=== Aangeleverd fragment ===
Naar boven ↑

Rechtspraak

Uitspraakdatum

15-03-2010

ECLI

ECLI:NL:TADRSHE:2010:YA0694

Zaaknummer

B166-2009

Inhoudsindicatie

 

Inhoudsindicatie

Wanneer een advocaat optreedt in een andere hoedanigheid dan die van advocaat, geldt het advocatentuchtrecht alleen dan voor hem, indien die advocaat zich bij de vervulling van die andere hoedanigheid zodanig gedraagt (i.e misdraagt) dat daardoor het vertrouwen in de advocatuur wordt ondermijnd.

Inhoudsindicatie

Vaststelling dat de deken had gehandeld in overeenstemming met de geldende klachtenprocedure behelst geen waardeoordeel over de handelwijze van de deken.

Inhoudsindicatie

Verzet ongegrond

Inhoudsindicatie

 

Uitspraak

 

 

 B 166 - 2010

Raad van Discipline

in het ressort ’s Hertogenbosch

 

 

Beslissing

 

inzake

 

het verzet tegen een voorzittersbeslissing

 

betreffende de klacht van  

 

 

klager

 

tegen

 

verweerder

 

 

1. Verloop van de procedure

 

1.1       Bij brief van 27 september 2009, door de raad ontvangen op 29 september 2009 heeft klager verzet aangetekend tegen de beslissing van de voorzitter van de raad dd. 14 september 2009, verzonden dd. 16 september 2009.

 

1.2       Het verzet is behandeld ter openbare zitting van de raad van 25 januari 2010. Verschenen zijn: klager en verweerder.
=== Verstrekte gegevens ===
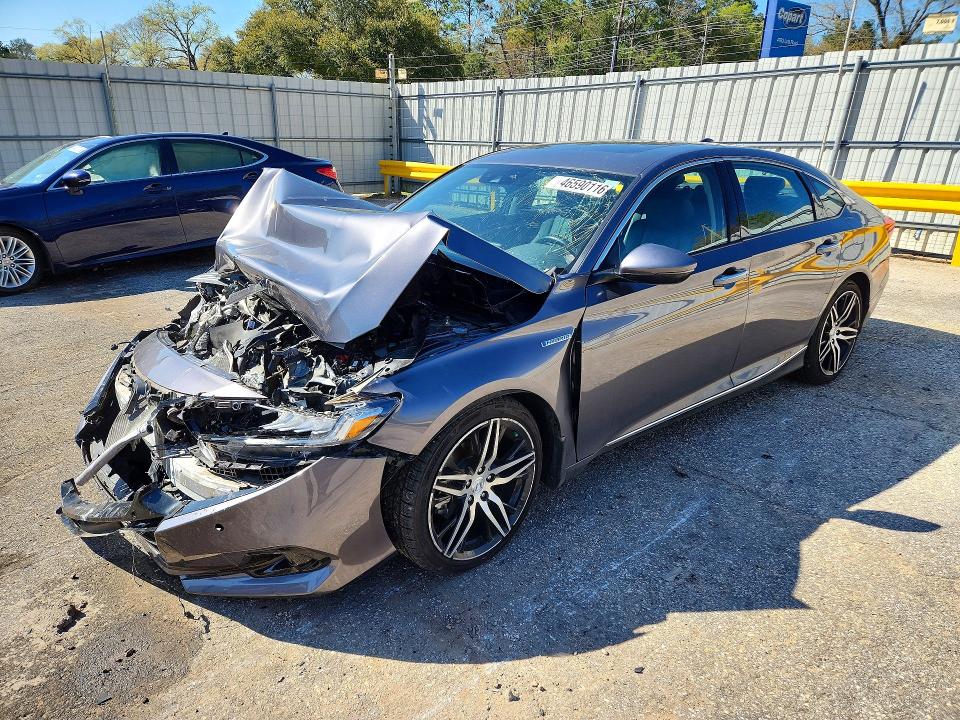 Auction sale of the 2021 Honda Accord, vin: 1HGCV3F96MA009132, lot number: 46590116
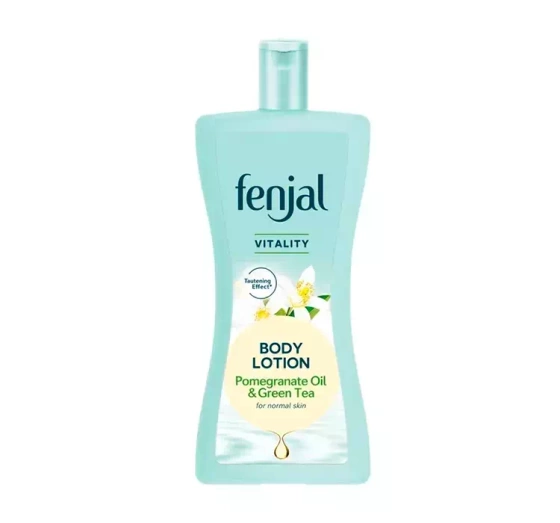 Kliknij na zdjęcie, aby je powiększyć FENJAL VITALITY KÖRPERLOTION 400ML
===
_Uit te voeren taken_:
(a) Geef in twee zinnen de kern van de tuchtuitspraak weer.
(b) Zet de tuchtuitspraak voort na de laatste zin.
De lijst heeft niets met de tuchtuitspraak te maken.

_Uitwerking opdrachten_:
(a) De Raad van Discipline in het ressort ’s Hertogenbosch verklaart op 15 maart 2010 het verzet van klager tegen een voorzittersbeslissing ongegrond. Volgens de inhoudsindicatie geldt het advocatentuchtrecht voor een advocaat in een andere hoedanigheid alleen als hij zich daarbij zo misdraagt dat het vertrouwen in de advocatuur wordt ondermijnd, en houdt de vaststelling dat de deken volgens de klachtenprocedure handelde geen waardeoordeel over diens handelwijze in.

(b)
2. De feiten voor zover voor de beoordeling van het verzet van belang:

 

2.1                  Verweerder heeft in zijn hoedanigheid van plaatsvervangend deken een klacht van klager tegen de adjunct-secretaris van de raad van toezicht in het arrondissement ’s-Hertogenbosch geïnstrueerd en bij brief dd. 19 maart 2009 zijn standpunt aan klager kenbaar gemaakt.

 

2.2                  Bij brief dd. 19 maart 2009 aan klager schreef verweerder onder meer het volgende:

“Mij is niet gebleken van een uitzonderlijke situatie of een zwaarwichtig belang op grond waarvan mevrouw mr. X had moeten besluiten om van de instructies van de deken af te wijken, te meer omdat de deken gehandeld heeft overeenkomstig de geldende klachtenprocedure en het inhoudelijk oordeel over uw klacht tegen mr. Y aan de deken is voorbehouden.”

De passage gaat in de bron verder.